Situazione epidemiologica del morbillo-sintesi delle circolari ministeriali

Caro Collega,

come avrai sicuramente notato la situazione epidemiologica per il morbillo è diventata assai preoccupante: abbiamo superato i 3000 casi ed il Ministero ha emanato una circolare il 4 aprile 2017 alla quale è seguita un’altra esplicativa il 20 giugno precedentemente inviate.

Cerchiamo comunque di sintetizzare il comportamento da seguire.

  1. In tutti i bambini raccomandare ed effettuare la vaccinazione MPRV alle età previste.

  2. In caso di focolai epidemici nei soggetti che sono stati a contatto con un malato:

  3. Effettuare la vaccinazione ai contatti suscettibili di casi di morbillo entro 72 ore dall’esposizione.

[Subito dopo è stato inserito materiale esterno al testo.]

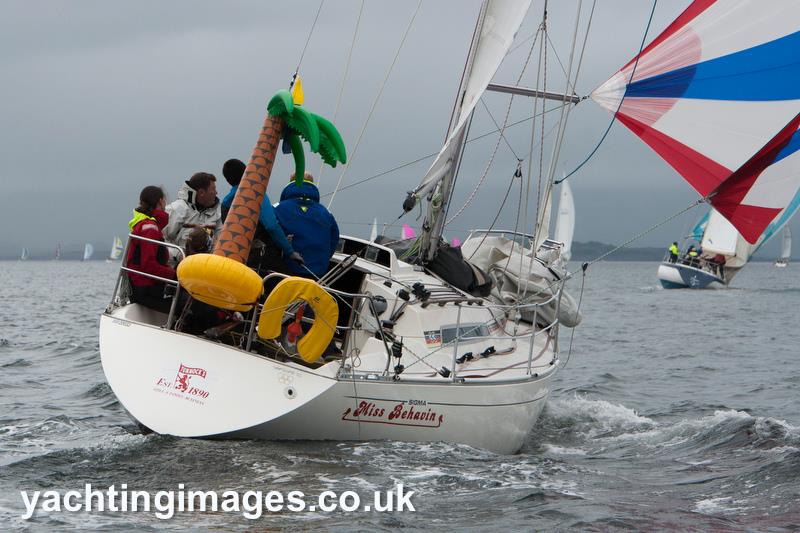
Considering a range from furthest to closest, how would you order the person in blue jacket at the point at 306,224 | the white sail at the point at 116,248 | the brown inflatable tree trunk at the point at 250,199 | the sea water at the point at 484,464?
the white sail at the point at 116,248, the person in blue jacket at the point at 306,224, the brown inflatable tree trunk at the point at 250,199, the sea water at the point at 484,464

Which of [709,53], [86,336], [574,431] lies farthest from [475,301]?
[86,336]

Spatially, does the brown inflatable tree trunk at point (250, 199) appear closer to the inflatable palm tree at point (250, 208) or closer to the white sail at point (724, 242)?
the inflatable palm tree at point (250, 208)

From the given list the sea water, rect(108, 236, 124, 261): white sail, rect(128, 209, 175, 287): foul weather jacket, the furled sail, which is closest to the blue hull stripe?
the furled sail

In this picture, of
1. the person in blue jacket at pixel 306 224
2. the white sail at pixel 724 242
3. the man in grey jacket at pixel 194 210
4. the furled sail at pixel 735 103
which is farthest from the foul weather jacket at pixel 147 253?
the white sail at pixel 724 242

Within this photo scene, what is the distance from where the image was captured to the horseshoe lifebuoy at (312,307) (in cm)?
655

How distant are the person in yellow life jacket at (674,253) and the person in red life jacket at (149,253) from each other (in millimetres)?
42222

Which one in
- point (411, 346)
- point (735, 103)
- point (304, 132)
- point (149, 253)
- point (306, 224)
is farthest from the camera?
point (735, 103)

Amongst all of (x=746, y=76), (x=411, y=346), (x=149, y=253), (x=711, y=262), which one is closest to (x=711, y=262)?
(x=711, y=262)

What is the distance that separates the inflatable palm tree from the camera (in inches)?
251

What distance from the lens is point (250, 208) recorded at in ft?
23.1

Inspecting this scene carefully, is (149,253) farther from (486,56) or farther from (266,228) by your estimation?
(486,56)

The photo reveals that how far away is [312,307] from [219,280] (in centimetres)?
69

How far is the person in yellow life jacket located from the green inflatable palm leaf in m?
41.8

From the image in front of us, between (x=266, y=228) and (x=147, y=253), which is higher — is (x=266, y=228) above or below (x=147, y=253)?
above
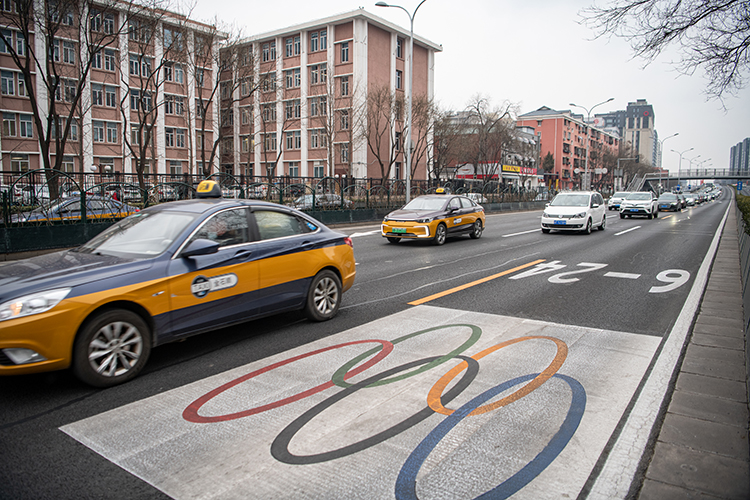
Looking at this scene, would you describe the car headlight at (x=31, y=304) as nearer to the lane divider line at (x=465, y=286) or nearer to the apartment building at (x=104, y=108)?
the lane divider line at (x=465, y=286)

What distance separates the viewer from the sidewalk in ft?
9.66

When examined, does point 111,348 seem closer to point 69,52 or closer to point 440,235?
point 440,235

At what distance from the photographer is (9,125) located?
4147 cm

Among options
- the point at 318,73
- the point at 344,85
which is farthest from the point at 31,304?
the point at 318,73

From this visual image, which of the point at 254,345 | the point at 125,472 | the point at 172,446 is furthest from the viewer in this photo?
the point at 254,345

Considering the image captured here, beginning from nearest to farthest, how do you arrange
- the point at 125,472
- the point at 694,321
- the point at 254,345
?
the point at 125,472
the point at 254,345
the point at 694,321

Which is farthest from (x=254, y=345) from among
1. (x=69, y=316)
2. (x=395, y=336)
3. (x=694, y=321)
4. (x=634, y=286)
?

  4. Nei casi in cui sono trascorsi più di 72 ore dall’esposizione effettuare immediatamente una dose di immunoglobuline e raccomandare di effettuare comunque, la vaccinazione per recuperare i suscettibili eventualmente non contagiati, ma aspettando sei mesi dopo l’effettuazione delle Immunoglobuline

  5. effettuare immediatamente la seconda dose ai bambini esposti e ai loro fratelli/sorelle vaccinati con una sola dose, anche se di età inferiore a quella prevista dal calendario vaccinale per la seconda dose;

  6. effettuare (anticipando) la prima dose ai bambini suscettibili esposti a partire dai 6 mesi di età. Tuttavia, data la minore efficacia del vaccino al di sotto dell'anno di età, il bambino dovrà, comunque, successivamente essere sottoposto alla schedula a 2 dosi come da calendario nazionale

  7. Per quanto riguarda i bambini sotto i 6 mesi di età, le donne in gravidanza suscettibili e i pazienti immunodepressi, in cui il rischio di complicanze è aumentato se dovessero sviluppare la malattia, si raccomanda di somministrare le IgG entro 6 giorni dall’esposizione.

Si ricorda che nelle persone di qualsiasi età, dopo la somministrazione di Ig è necessario aspettare almeno 6 mesi prima di procedere alla vaccinazione.

Dato che le immunoglobuline specifiche non sono più in commercio e quelle aspecifiche si fanno sono in ambiente ospedaliero, nei casi in cui fosse prevista la somministrazione di immunoglobuline il bimbo va inviato all’ospedale di riferimento.